> _WORK INSTRUCTION_:
Copy each line of the data below exactly, leaving out pictures.
== RECORDED INFORMATION
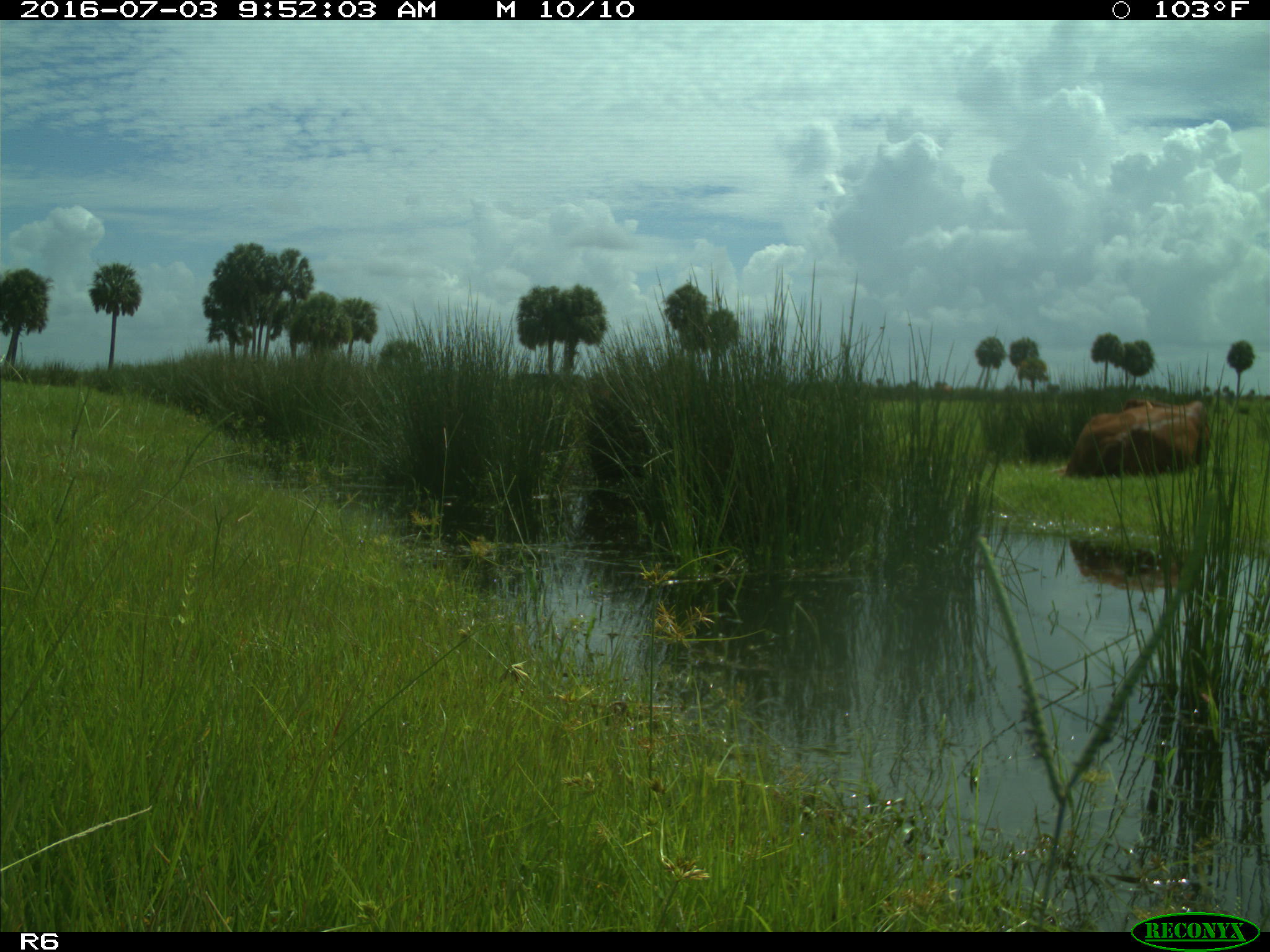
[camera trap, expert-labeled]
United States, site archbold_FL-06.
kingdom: Animalia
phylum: Chordata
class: Mammalia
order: Artiodactyla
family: Bovidae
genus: Bos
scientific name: Bos taurus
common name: domestic cow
====
> _THE ANSWER_:
[camera trap, expert-labeled]
United States, site archbold_FL-06.
kingdom: Animalia
phylum: Chordata
class: Mammalia
order: Artiodactyla
family: Bovidae
genus: Bos
scientific name: Bos taurus
common name: domestic cow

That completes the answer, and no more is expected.